Signal & WhatsApp Phishing Campaign by Russian Spies Targets Government Sources and Journalists

The Dutch Ministry of Defence is warning that a likely state-backed Russian group is trawling Signal and WhatsApp with a phishing campaign targeting a broad range of government sources and sometimes journalists. The campaign is not making use of any novel vulnerabilities, but has been able to use old tricks to good effect.

The phishing campaign appears to be successful enough that Dutch intelligence services MIVD and AIVD are issuing a warning about its approaches, which are things that are ideally already covered in anti-phishing training. The attackers do not do any real hacking or exploitation of vulnerabilities, instead relying on victims to voluntarily enter their authentication information.

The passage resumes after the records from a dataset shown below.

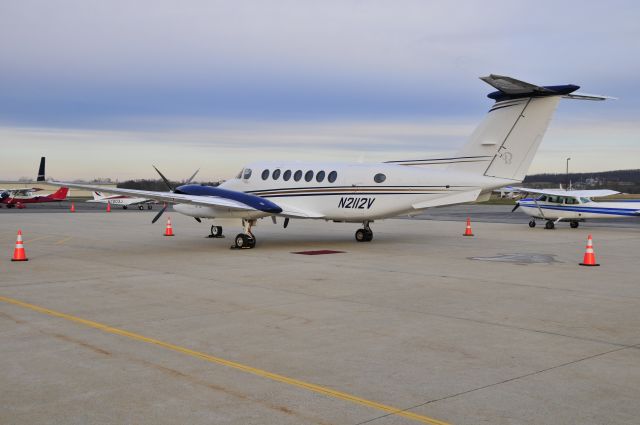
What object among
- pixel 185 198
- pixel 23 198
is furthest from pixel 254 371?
pixel 23 198

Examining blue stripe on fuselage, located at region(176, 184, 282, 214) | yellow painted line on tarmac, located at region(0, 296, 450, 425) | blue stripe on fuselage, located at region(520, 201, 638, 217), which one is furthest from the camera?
blue stripe on fuselage, located at region(520, 201, 638, 217)

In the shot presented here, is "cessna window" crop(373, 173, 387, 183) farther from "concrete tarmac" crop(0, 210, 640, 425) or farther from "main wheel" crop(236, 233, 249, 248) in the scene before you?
"main wheel" crop(236, 233, 249, 248)

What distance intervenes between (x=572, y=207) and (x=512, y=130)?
13410mm

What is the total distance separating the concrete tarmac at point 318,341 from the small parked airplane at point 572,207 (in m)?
13.1

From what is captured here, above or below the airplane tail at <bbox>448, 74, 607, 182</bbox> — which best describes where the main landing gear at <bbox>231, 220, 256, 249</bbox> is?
below

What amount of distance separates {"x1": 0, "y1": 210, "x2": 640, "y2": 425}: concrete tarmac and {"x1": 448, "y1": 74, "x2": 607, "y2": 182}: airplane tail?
10.6 ft

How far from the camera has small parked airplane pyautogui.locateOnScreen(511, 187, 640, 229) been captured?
28.5 metres

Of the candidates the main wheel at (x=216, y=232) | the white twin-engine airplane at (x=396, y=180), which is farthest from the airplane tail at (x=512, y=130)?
the main wheel at (x=216, y=232)

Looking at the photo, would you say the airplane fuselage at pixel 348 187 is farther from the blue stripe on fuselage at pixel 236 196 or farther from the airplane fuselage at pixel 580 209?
the airplane fuselage at pixel 580 209

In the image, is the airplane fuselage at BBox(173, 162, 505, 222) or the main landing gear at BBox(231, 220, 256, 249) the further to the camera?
the main landing gear at BBox(231, 220, 256, 249)

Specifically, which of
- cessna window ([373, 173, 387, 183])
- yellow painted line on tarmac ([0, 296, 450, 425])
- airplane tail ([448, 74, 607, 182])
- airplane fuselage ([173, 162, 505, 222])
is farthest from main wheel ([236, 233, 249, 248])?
yellow painted line on tarmac ([0, 296, 450, 425])

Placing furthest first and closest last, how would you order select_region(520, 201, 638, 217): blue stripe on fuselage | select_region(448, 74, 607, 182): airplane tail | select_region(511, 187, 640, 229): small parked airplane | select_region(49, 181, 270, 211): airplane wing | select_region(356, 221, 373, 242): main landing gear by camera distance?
select_region(511, 187, 640, 229): small parked airplane, select_region(520, 201, 638, 217): blue stripe on fuselage, select_region(356, 221, 373, 242): main landing gear, select_region(49, 181, 270, 211): airplane wing, select_region(448, 74, 607, 182): airplane tail

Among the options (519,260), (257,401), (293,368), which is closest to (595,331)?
(293,368)

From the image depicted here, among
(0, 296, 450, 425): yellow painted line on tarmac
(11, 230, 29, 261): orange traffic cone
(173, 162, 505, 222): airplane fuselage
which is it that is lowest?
(0, 296, 450, 425): yellow painted line on tarmac
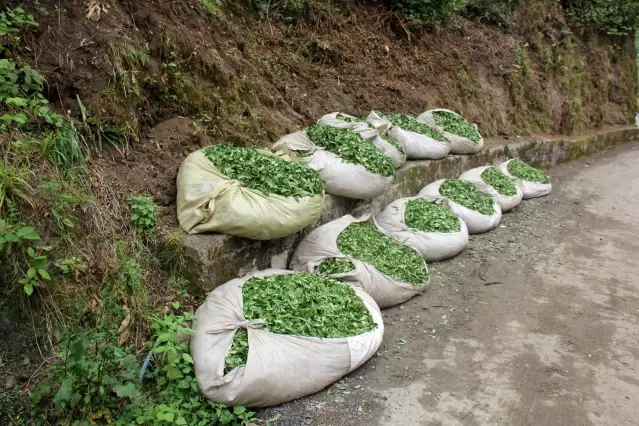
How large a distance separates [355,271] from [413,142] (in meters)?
2.39

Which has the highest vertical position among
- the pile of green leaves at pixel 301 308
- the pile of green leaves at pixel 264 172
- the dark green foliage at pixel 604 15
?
the dark green foliage at pixel 604 15

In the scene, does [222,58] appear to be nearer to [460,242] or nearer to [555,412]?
[460,242]

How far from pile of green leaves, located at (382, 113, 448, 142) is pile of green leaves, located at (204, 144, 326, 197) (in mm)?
2248

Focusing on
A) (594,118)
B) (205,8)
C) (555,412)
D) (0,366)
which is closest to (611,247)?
(555,412)


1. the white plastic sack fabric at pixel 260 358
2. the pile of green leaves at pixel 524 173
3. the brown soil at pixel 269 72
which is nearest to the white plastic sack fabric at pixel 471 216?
the brown soil at pixel 269 72

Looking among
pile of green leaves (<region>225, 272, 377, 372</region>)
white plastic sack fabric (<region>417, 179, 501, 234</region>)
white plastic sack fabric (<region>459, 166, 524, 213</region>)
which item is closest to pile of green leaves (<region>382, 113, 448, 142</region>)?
white plastic sack fabric (<region>459, 166, 524, 213</region>)

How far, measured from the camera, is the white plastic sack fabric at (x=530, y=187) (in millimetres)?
6809

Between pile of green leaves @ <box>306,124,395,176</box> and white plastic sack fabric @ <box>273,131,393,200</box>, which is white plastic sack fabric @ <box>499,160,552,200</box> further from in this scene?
white plastic sack fabric @ <box>273,131,393,200</box>

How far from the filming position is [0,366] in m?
2.63

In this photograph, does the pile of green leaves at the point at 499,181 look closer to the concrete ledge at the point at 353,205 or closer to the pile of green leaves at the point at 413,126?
the concrete ledge at the point at 353,205

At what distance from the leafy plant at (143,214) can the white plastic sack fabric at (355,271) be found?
111cm

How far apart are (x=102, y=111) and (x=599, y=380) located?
362cm

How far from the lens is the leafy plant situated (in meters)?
3.32

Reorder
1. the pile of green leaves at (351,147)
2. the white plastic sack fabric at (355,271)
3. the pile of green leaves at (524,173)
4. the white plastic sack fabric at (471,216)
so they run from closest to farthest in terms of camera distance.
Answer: the white plastic sack fabric at (355,271) < the pile of green leaves at (351,147) < the white plastic sack fabric at (471,216) < the pile of green leaves at (524,173)
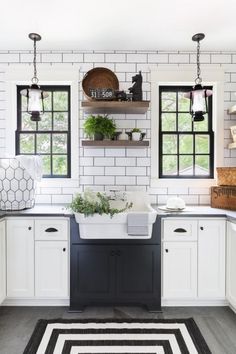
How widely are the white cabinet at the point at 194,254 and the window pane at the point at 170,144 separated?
102 centimetres

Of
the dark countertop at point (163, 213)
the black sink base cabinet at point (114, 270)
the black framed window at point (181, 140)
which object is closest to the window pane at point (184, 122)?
the black framed window at point (181, 140)

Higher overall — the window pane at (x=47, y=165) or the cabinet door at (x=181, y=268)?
the window pane at (x=47, y=165)

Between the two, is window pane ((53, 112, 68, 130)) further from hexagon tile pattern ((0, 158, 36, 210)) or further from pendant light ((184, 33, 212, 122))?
pendant light ((184, 33, 212, 122))

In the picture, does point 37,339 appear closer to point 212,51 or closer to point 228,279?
A: point 228,279

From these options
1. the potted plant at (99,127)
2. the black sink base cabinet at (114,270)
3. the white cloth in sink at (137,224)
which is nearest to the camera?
the white cloth in sink at (137,224)

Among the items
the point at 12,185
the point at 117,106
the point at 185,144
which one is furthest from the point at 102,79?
the point at 12,185

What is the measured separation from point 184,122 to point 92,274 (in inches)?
83.0

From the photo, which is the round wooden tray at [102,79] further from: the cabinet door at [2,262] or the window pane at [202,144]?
the cabinet door at [2,262]

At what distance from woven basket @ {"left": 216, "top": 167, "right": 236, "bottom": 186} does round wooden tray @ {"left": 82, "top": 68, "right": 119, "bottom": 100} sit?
154 cm

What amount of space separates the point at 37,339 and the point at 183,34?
3234mm

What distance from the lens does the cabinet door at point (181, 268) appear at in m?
2.71

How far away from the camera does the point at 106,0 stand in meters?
2.29

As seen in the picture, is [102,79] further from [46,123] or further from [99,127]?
[46,123]

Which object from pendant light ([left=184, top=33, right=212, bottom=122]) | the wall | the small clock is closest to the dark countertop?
the wall
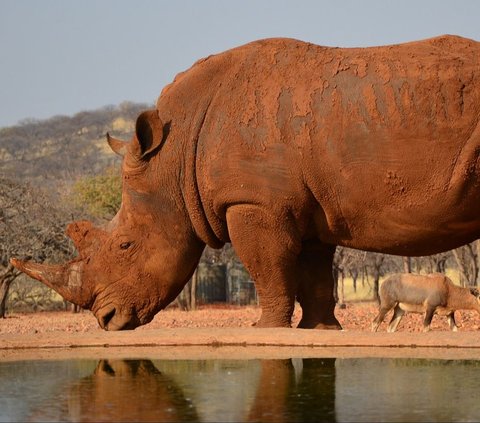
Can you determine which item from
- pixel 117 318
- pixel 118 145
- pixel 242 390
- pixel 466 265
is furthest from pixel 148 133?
pixel 466 265

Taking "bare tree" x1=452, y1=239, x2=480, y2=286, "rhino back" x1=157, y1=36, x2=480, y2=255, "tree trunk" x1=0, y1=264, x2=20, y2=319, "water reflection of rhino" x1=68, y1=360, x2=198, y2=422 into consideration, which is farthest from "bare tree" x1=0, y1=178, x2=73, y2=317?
"water reflection of rhino" x1=68, y1=360, x2=198, y2=422

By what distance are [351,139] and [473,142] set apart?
36.7 inches

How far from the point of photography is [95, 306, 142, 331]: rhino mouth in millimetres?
10305

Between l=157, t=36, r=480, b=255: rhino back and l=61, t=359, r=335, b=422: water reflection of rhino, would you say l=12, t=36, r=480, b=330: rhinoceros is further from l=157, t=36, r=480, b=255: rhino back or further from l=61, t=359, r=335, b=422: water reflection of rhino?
l=61, t=359, r=335, b=422: water reflection of rhino

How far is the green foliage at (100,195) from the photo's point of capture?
3925 cm

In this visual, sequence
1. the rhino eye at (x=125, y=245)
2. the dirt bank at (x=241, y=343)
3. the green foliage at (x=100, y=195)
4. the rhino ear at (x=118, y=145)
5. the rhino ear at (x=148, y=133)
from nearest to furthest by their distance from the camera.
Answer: the dirt bank at (x=241, y=343)
the rhino ear at (x=148, y=133)
the rhino eye at (x=125, y=245)
the rhino ear at (x=118, y=145)
the green foliage at (x=100, y=195)

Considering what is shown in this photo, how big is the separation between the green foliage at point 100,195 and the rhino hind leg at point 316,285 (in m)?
27.9

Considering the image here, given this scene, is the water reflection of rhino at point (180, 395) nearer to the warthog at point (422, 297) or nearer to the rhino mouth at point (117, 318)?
the rhino mouth at point (117, 318)

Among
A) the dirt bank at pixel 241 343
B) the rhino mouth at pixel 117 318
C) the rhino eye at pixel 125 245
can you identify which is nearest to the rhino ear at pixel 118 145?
the rhino eye at pixel 125 245

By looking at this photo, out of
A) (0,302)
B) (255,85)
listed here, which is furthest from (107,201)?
(255,85)

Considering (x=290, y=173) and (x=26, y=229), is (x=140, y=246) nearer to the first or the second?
(x=290, y=173)

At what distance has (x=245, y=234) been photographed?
9.54 meters

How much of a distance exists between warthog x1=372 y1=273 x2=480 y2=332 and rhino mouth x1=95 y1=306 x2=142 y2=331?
912cm

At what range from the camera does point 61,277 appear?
10.5 metres
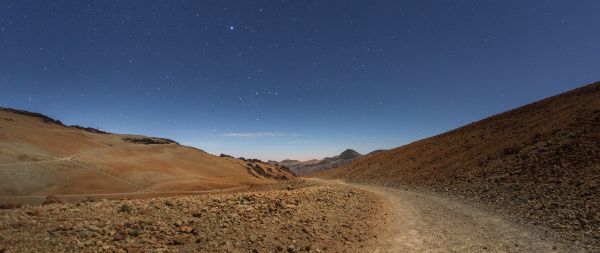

Phishing training may still be missing some fundamentals, even as AI raises the threat level

Looking at the examples of phishing campaign messages the Ministry of Defence presents, it seems obvious (at least to someone in cybersecurity) that they should not be engaged with. Aside from presenting with rather Russian-sounding English grammar, WhatsApp and Signal (as well as nearly all serious messaging apps) do not contact users via direct message asking for their authentication information. And if the user were to go so far as to start typing a PIN number in, the fact that it is not masked should also be a very visible red flag.

Phishing training for employees should have been covering all of these things for quite some time now, but the apparent success of this campaign points to it still falling short even in organizations known to be highly targeted. A successful compromise by this phishing campaign would also create evidence for others to catch, such as the compromised user appearing twice in group chats or having their username suddenly appear as “Deleted.” And a compromised user might notice that new linked devices they are not familiar with have been authorized in their account.

All-in-all this is not the level of sophistication you expect from state-backed hacking groups, especially in the era of AI assistance, but it appears they are meeting some targets with only the level of effort that is necessary.

Phishing campaign attempts to abuse automatic trust

To be fair to victims, there is at least one somewhat sophisticated component to the phishing campaign. Once account compromise is achieved, the attacker can very quickly register the account to a new phone number. If the victim creates a new account using the previous phone number, they will be let back in with access to their prior message history (since that is saved on the local device and tied to that number). They might thus assume that the hack was actually just some sort of glitch.

The report confirms that the phishing campaign is not exploiting any new or known vulnerabilities in the messaging platforms, simply tricking targets via old-fashioned social engineering. They tend to either pose as platform security (either a live agent or a chatbot), or as someone the targets knows or is familiar with (soliciting them to join a group chat via a malicious link or QR code).

One final note is that handing over personal information in this way will compromise an account that has Signal’s Registration Lock applied to it. Both apps actively caution users that classified and other sensitive information should not be shared even though they have robust end-to-end encryption.